Purpose: Recent United States Preventive Services Task Force (USPSTF) guidelines highlight a concerning disparity in breast cancer outcomes among racial groups and a lack of data about the effectiveness of breast cancer screening for certain subgroups of women, such as African American women. The purpose of this study is to compare the performance metrics of screening mammography among Caucasian, African American, and Asian women at a large academic medical center.
Materials and Methods: In this IRB-approved and HIPAA-compliant study, screening mammograms obtained from 2007 to 2019 at an academic medical center were retrospectively reviewed. All mammograms obtained from 2013 onward included digital breast tomosynthesis. Each mammogram was classified as a true-positive, true-negative, false-positive, or false-negative examination based on one-year follow-up data. Performance metrics were calculated according to standard definitions in the 5th Edition of the BI-RADS Atlas and compared among the Caucasian, African American, and Asian populations using logistic regression models.
Results: Over the study period, 491,190 mammograms were obtained in 103,782 women. A total of 441,161 mammograms were obtained in Caucasian women (mean age 59 +/- 12), 24,505 mammograms in African American women (mean age 57 +/- 11), and 25,524 mammograms in Asian women (mean age 55 +/- 11). The cancer detection rates were 5.0, 4.1, and 3.8 per 1,000 examinations in the Caucasian, African American, and Asian populations, respectively (p < 0.01). Positive predictive value 1 was also highest in the Caucasian population (7.8% versus 6.2% in African American population versus 6.3% in Asian population, p< 0.01). No significant differences in sensitivities were observed (p=0.08). Abnormal interpretation rate was highest in the African American population (6.7% versus 6.4% in Caucasian population versus 6.1% in Asian population, p=0.04), and specificity was lowest in the African American population (93.7% versus 94.0% in Caucasian population versus 94.2% in Asian population, p=0.04).

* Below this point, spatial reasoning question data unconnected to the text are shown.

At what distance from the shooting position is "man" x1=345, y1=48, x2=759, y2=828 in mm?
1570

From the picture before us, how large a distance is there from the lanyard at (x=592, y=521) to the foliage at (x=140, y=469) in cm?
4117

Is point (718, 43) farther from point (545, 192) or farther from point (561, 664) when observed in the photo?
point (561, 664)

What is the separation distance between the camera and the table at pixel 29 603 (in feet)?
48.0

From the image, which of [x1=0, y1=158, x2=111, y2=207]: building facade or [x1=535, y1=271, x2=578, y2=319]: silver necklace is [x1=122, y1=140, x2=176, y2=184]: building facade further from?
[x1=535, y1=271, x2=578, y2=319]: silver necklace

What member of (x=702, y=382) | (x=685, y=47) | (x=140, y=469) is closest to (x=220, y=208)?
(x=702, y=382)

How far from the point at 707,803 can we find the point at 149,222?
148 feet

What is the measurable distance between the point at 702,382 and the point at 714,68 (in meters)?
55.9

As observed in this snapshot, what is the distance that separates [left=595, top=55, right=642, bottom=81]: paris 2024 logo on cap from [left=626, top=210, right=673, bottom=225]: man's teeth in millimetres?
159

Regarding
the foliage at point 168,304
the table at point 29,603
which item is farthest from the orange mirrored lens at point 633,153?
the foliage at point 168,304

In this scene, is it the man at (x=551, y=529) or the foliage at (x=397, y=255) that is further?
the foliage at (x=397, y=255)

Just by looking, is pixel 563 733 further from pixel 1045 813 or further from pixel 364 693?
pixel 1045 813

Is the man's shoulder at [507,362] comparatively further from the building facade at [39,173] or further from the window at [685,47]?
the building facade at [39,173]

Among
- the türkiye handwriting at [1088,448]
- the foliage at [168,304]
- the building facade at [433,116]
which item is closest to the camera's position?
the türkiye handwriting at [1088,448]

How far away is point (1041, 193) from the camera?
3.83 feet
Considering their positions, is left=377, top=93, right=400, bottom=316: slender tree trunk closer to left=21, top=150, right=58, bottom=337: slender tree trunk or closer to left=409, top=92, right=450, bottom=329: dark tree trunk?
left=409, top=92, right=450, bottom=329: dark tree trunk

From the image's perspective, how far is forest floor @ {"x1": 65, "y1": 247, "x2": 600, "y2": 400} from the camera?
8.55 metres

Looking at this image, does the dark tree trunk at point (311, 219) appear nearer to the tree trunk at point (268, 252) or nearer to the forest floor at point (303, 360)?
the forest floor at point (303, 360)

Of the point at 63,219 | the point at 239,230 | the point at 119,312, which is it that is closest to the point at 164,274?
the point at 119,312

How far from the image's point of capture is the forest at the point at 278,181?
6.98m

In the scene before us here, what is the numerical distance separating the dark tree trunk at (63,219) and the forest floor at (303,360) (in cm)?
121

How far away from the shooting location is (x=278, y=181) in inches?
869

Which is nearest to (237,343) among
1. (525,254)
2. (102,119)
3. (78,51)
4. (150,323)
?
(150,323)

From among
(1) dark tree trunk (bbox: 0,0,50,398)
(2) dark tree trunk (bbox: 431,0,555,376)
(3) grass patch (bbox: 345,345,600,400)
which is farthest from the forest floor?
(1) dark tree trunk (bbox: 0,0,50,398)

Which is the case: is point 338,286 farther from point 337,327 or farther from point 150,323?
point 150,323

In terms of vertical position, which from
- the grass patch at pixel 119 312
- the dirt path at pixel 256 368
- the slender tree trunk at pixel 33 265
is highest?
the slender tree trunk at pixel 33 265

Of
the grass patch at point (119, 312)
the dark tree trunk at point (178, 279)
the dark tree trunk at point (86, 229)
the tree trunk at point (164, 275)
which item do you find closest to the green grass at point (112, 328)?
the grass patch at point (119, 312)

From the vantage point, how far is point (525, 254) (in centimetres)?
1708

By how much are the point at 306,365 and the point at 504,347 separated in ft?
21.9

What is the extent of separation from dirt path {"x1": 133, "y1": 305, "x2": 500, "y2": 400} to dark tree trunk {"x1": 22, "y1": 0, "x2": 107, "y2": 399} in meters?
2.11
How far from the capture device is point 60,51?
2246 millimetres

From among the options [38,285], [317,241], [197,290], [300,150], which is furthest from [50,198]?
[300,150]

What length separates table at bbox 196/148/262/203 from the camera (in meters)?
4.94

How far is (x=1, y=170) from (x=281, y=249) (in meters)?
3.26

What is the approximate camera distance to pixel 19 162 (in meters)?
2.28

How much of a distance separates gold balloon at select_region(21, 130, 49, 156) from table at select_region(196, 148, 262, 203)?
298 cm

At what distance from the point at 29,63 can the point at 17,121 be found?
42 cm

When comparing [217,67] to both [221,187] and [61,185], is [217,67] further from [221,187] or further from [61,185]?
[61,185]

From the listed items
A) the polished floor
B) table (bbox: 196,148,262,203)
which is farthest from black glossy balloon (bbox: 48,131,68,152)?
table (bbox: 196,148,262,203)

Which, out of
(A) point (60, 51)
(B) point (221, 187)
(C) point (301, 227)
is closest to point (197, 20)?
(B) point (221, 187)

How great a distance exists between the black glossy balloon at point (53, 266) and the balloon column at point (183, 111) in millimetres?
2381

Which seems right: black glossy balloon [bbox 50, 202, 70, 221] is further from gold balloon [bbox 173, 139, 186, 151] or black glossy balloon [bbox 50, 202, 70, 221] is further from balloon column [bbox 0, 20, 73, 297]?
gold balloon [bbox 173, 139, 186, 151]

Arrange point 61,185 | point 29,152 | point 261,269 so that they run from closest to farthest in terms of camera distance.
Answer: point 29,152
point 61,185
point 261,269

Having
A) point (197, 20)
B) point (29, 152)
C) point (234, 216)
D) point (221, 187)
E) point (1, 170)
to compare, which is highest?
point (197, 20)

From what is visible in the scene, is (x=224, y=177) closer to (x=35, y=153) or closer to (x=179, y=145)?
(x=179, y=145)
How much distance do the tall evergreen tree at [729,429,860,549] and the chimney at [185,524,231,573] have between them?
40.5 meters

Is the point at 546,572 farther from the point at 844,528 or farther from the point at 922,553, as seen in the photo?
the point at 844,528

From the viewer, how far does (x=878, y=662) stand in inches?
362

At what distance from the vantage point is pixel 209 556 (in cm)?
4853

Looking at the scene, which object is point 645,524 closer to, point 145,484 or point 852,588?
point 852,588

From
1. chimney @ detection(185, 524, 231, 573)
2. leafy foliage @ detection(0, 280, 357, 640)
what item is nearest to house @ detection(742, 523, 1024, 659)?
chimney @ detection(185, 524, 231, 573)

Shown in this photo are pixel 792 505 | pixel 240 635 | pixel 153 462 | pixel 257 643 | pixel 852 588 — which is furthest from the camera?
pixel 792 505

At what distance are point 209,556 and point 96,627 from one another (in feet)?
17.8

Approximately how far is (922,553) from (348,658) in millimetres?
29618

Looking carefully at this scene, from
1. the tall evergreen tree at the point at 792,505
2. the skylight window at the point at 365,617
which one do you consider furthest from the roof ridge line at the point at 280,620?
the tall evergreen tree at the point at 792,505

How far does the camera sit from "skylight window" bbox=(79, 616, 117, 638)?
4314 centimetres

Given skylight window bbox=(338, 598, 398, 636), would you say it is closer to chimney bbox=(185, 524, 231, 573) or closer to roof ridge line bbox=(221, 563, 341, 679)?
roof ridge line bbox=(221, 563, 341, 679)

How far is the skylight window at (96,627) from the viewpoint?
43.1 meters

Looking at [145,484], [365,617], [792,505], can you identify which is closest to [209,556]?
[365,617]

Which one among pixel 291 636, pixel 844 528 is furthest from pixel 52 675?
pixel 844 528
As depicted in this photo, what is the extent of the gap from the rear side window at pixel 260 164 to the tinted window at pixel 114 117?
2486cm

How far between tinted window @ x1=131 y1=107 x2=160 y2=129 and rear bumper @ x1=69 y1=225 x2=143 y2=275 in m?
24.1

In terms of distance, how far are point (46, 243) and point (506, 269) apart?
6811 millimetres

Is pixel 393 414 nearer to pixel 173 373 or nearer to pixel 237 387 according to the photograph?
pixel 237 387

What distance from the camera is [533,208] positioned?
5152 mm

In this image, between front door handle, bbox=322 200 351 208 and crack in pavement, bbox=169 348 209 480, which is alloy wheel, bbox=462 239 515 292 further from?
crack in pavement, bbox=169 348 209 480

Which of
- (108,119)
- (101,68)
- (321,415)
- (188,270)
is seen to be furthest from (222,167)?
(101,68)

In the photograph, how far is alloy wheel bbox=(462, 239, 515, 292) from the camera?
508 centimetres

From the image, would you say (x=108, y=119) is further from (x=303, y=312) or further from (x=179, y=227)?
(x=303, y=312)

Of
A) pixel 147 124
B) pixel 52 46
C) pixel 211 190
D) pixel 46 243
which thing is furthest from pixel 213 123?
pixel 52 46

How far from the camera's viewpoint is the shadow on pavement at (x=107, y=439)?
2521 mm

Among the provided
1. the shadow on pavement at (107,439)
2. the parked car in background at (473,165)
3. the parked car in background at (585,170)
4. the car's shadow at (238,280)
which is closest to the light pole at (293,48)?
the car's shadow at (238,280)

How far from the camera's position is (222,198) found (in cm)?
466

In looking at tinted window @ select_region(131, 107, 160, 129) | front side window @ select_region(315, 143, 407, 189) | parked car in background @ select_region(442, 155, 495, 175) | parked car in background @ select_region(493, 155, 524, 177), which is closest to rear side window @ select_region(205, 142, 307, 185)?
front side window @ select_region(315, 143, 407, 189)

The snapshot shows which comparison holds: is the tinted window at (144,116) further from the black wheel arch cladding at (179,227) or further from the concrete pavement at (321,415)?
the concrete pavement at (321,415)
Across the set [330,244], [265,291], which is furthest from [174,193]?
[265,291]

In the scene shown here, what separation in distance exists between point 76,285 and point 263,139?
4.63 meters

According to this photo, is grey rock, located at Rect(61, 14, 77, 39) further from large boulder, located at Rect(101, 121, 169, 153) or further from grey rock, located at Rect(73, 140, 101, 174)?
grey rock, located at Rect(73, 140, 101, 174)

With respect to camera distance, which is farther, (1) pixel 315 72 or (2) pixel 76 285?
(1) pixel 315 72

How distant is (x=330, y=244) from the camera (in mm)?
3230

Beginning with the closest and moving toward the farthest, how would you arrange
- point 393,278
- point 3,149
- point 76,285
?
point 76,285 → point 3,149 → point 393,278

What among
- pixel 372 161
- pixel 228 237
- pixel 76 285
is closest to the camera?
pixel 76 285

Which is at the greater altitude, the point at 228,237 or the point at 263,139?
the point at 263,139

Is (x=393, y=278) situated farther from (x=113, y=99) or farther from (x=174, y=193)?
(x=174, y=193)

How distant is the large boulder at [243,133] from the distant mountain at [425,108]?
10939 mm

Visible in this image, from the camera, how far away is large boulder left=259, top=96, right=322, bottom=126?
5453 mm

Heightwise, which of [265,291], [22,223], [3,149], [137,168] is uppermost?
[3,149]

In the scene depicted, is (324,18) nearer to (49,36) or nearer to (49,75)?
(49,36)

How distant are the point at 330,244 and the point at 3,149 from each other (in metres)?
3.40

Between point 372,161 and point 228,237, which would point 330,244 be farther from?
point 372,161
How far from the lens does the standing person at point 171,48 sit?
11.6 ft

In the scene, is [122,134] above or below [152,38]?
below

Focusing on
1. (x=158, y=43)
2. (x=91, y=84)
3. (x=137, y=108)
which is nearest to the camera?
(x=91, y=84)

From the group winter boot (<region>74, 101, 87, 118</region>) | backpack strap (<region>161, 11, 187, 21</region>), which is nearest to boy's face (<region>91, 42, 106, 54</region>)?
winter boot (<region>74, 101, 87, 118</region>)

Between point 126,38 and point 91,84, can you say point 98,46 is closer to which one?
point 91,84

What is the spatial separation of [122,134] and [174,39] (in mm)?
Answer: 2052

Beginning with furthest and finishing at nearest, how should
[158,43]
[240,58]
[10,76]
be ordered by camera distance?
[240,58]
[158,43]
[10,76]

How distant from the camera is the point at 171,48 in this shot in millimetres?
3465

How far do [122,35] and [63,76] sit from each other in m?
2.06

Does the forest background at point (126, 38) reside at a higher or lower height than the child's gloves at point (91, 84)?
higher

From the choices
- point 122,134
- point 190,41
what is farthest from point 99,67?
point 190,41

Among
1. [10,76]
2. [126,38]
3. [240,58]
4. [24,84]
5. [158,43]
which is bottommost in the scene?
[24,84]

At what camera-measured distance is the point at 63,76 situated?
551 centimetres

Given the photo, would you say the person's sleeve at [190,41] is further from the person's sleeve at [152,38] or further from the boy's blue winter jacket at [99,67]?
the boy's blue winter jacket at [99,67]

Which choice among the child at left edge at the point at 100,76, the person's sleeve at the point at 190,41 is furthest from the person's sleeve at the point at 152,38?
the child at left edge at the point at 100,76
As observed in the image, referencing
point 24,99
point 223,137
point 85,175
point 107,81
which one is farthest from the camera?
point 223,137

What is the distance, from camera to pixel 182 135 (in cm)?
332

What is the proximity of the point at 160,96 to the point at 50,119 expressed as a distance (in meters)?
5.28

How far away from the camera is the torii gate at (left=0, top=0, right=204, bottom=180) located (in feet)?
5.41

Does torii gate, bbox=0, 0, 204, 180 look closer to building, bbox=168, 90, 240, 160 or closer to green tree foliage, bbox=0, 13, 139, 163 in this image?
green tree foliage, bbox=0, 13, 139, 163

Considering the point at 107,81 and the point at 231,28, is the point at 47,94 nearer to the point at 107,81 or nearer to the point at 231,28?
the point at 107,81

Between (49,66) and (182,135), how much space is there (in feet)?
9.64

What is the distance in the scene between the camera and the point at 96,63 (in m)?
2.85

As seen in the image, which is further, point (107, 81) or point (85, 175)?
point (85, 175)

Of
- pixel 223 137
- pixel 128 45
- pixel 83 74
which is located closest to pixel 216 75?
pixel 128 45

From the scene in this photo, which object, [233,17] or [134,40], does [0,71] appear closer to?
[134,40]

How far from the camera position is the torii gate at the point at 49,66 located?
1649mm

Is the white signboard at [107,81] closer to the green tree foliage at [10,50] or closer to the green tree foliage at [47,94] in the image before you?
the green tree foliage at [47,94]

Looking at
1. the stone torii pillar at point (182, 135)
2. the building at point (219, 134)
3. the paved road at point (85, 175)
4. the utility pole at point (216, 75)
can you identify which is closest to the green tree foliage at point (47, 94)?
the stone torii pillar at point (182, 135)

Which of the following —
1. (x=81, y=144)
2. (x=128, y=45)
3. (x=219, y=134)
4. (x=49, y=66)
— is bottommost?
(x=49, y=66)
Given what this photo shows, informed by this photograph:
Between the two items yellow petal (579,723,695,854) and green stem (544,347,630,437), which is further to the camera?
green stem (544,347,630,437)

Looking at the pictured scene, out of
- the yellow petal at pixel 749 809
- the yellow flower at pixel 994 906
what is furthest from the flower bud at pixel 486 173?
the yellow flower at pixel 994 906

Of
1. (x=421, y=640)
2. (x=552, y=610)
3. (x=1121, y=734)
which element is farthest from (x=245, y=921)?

Conclusion: This comprehensive analysis of screening mammography performance metrics based on race reveals disparities in key performance metrics, including cancer detection rates, positive predictive values, abnormal interpretation rates, and specificity, among Caucasian, African American, and Asian women. These results underscore the need for further research and targeted interventions to understand and address disparities in mammography outcomes among different racial populations.
Clinical Relevance Statement: Understanding racial differences in screening mammography performance metrics is crucial for designing effective breast cancer screening strategies. These findings emphasize the importance of implementing targeted interventions to improve mammography outcomes, particularly among populations experiencing lower cancer detection rates and lower specificity.